Em dezembro de 1934, contudo, o grupo tocou na Ecole Normale de Musique, o que marcou o início do Quintette du Hot Club de France. À época, juntamente com críticas positivas, houve críticas negativas, dizendo que Reinhardt era "um palhaço com um bandolim" e que soava "muito cigano". O concerto em geral agradou e uma nova data foi marcada para fevereiro do ano seguinte.
O grupo fez bastante sucesso na Europa. Um dos motivos para isso foi a combinação de cordas, até então pouco explorada. Musicalmente, o estilo da banda se aproximava muito do swing. Louis Vola, que tocava o contrabaixo, desenvolveu um método de tocar conhecido como "bomba manouche", uma marca do estilo gypsy jazz. Ao mesmo tempo, as duas guitarras rítmicas forneciam uma base regular para a música. Reinhardt e Grappelli faziam os solos.

A Guerra e o fim do Hot Club
Quando a Segunda Guerra Mundial estourou, o quinteto estava em turnê no Reino Unido. Reinhardt retornou a Paris,[33] deixando sua esposa para trás. Grapelli permaneceu no Reino Unido durante a guerra. Reinhardt formou novamente o quinteto com Hubert Rostaing no clarinete substituindo o violino de Grappelli. Em 1943, Reinhardt se casou com Sophie "Naguine" Ziegler, em Salbris, com quem teve um filho, Babik Reinhardt, que se tornou um respeitado guitarrista.
Reinhardt sobreviveu à guerra sem ser preso, ao contrário de muitos ciganos que pereceram nos Porajmos, o assassinato sistemático de várias centenas de milhares de ciganos europeus feito pelo regime nazista. Ele foi alertado dos perigos que ele e seu família corriam, e fez várias tentativas mal-sucedidas de fugir da França ocupada.
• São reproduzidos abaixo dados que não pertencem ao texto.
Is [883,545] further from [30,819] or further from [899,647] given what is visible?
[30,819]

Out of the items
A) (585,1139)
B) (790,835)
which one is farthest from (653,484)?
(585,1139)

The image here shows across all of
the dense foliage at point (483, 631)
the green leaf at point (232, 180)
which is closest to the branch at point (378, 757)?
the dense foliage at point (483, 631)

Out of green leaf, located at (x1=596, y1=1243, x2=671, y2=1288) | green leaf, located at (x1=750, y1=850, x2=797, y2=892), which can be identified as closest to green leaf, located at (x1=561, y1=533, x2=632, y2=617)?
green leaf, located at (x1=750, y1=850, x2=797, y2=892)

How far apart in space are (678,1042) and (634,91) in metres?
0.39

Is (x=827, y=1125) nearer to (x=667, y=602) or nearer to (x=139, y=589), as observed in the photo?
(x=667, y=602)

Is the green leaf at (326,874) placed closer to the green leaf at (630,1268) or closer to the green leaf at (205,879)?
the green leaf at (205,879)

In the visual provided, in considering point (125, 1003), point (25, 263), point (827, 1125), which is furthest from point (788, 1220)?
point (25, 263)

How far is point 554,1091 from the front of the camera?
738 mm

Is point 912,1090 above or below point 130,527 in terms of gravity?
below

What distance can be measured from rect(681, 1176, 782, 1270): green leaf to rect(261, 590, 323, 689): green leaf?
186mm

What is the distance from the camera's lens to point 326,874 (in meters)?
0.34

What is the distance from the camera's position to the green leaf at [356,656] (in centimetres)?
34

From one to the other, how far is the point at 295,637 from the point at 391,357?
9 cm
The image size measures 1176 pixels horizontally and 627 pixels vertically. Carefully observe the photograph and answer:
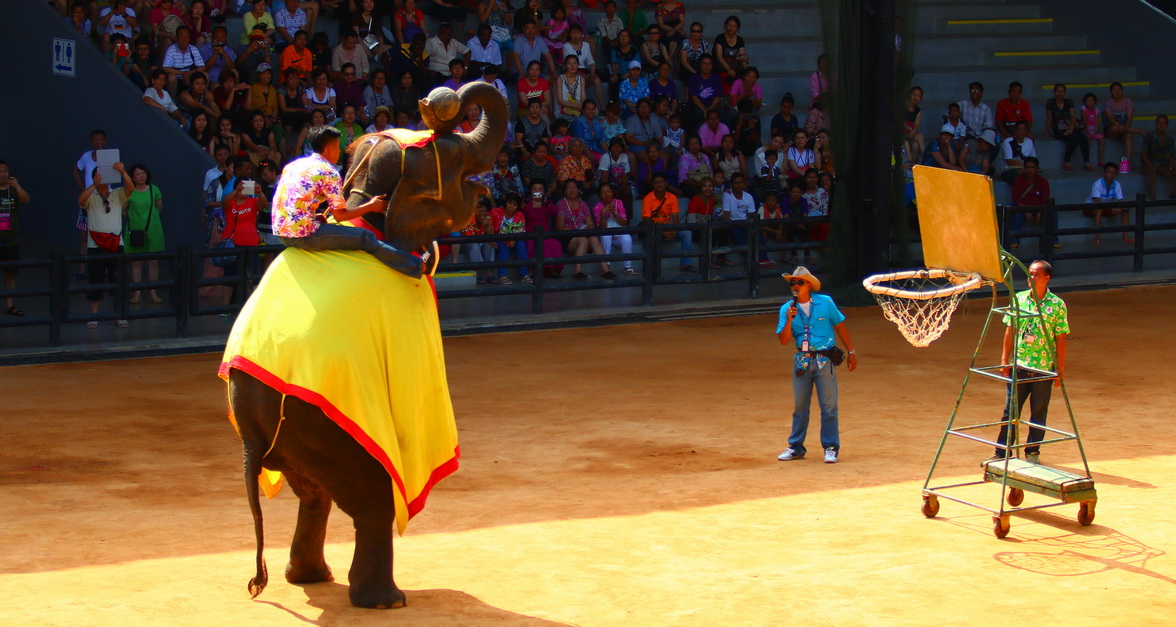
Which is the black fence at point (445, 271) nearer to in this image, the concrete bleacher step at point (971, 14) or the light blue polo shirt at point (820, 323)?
the light blue polo shirt at point (820, 323)

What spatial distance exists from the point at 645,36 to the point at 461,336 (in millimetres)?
7229

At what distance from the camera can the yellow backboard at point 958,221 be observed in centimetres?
786

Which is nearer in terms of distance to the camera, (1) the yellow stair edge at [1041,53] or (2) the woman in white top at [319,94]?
(2) the woman in white top at [319,94]

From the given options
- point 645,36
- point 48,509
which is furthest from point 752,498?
point 645,36

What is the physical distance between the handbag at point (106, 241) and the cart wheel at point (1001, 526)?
9960 millimetres

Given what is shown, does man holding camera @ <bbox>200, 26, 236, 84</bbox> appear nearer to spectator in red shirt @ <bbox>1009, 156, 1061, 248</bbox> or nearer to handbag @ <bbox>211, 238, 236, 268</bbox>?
handbag @ <bbox>211, 238, 236, 268</bbox>

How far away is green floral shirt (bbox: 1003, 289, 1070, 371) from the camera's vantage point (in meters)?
8.94

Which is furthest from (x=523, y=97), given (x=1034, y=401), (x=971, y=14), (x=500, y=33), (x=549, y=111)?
(x=1034, y=401)

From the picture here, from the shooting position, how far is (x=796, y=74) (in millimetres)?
21828

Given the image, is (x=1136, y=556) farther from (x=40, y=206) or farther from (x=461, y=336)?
(x=40, y=206)

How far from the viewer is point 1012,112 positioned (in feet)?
69.5

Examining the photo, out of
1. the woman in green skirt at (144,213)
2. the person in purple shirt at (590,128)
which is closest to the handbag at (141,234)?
the woman in green skirt at (144,213)

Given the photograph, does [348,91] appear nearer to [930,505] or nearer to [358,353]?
[930,505]

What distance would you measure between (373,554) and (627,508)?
248 centimetres
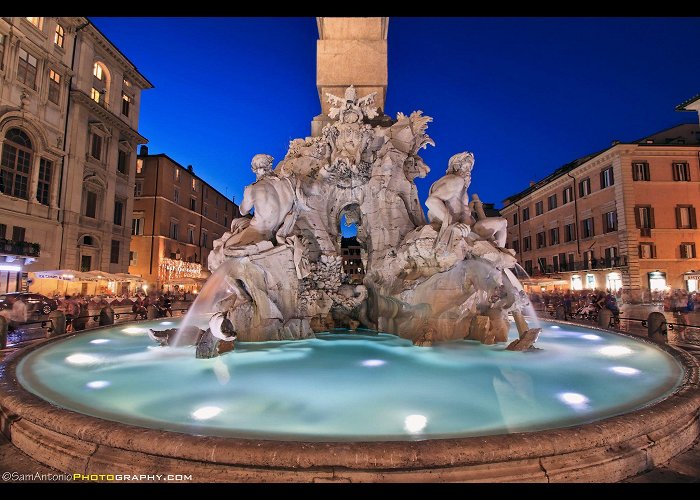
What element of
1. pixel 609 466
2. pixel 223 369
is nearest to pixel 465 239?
pixel 223 369

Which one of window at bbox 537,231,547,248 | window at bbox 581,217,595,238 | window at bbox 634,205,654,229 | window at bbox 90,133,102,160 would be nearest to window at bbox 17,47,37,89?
window at bbox 90,133,102,160

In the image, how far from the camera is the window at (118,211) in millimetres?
31078

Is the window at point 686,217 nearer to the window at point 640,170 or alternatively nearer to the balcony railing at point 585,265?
the window at point 640,170

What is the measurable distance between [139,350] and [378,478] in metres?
5.47

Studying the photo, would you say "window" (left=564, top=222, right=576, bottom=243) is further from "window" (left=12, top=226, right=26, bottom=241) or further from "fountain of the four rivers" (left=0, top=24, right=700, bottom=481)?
"window" (left=12, top=226, right=26, bottom=241)

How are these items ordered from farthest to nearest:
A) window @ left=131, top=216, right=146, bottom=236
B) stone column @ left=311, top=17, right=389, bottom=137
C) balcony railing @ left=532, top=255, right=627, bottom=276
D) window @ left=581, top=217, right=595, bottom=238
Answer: window @ left=131, top=216, right=146, bottom=236 < window @ left=581, top=217, right=595, bottom=238 < balcony railing @ left=532, top=255, right=627, bottom=276 < stone column @ left=311, top=17, right=389, bottom=137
Parte da explicação de sua sobrevivência é de que ele teve a proteção de (sub-repticiamente) nazistas que gostavam de jazz como o oficial da Luftwaffe Dietrich Schulz-Köhn, cujo apelido era "Doktor Jazz".
Os problemas de Reinhardt duplicaram pelo fato de que os nazistas também desaprovavam oficialmente o jazz.  Reinhardt se interessou por outras direções musicais, tentando escrever um réquiem para os ciganos e sinfonia (como ele não sabia escrever música, ele faria improvisações a serem anotadas por um assistente).

Visita aos EUA
Depois da Guerra, Reinhardt voltou a se juntar a Grappelli na Inglaterra. Foram para os EUA para uma turnê, abrindo apresentações para Duke Ellington, e tocando no Carnegie Hall, com vários músicos e compositores famosos como Maury Deutsch. Apesar do grande orgulho que Reinhardt sentia por tocar com Duke Ellington, ele não estava realmente integrado com a banda, tocava somente alguns acordes no final do show, sem nenhum arranjo especial para ele. Ele estava acostumado com seu irmão, Joseph, carregando seu violão e afinando-o para ele. Supostamente, Django recebeu um instrumento desafinado para tocar. Além disso, ele estava acostumado a tocar com um Selmer Maccaferri, o instrumento que ele tornou célebre, mas pediram que ele tocasse com um novo modelo, com amplificador. Os resultados não foram muito satisfatórios. Ele voltou à França frustrado, mas continuou tocando e gravando muita coisa.
Django Reinhardt foi uma das primeiras pessoas a apreciar e entender a música de Charlie Parker e Dizzy Gillespie. Ele chegou a procurá-los quando chegou a Nova Iorque, mas infelizmente eles estavam em alguma turnê.

Retorno à vida cigana
Depois de retornar à França, Django passou o resto de seus dias voltando para a vida cigana, com dificuldade de se adaptar à vida moderna. Um dos eventos mais enigmáticos foi quando Reinhardt abandonou, na beira de uma estrada, um carro que havia acabado de comprar porque havia acabado a gasolina. Às vezes Django aparecia para um show e não levava seu instrumento, se mudava de repente para a praia ou para um parque, e às vezes se recusava a levantar da cama.
O conceito de "Lead Guitar" (Django) e "Rhythm Guitars" (Joseph Reinhardt / Roger Chaput) nasceu no Quintette Du Hot Club De France. Eles usavam suas guitarras para percussão quando não havia percussão de verdade na sessão. Mais tarde ele formou uma nova banda com saxofonetrompetepianobaixo e bateria. Ele continuou compondo, e é lembrado como um dos mais talentosos guitarristas do Jazz.
Em 1948, Reinhardt recrutou alguns músicos italianos de jazz (baixo, piano, percussão) e gravou um de seus mais aclamados trabalhos, "Djangology", mais uma vez em parceria com seu compatriota Stephane Grappelli no violino. Entretanto, sua experiência nos EUA havia feito dele uma pessoa diferente da que Grappelli havia conhecido, influenciado principalmente pelo jazz americano. Mas nessa gravação, Django voltou a suas raízes, tocando de novo a acústica Selmer-Maccaferi. Esta gravação foi recentemente descoberta por entusiastas do jazz e está disponível para venda nos EUA e Europa.

Falecimento
Em 1951 mudou-se para Samois sur Seine, França, perto de Fontainebleau. Ele viveu lá por dois anos até 16 de maio de 1953, quando, retornando da estação de trem de Avon, ele desmaiou devido a uma hemorragia cerebral. O médico levou o dia todo para chegar e Django foi declarado morto ao chegar no hospital em Fontainebleau.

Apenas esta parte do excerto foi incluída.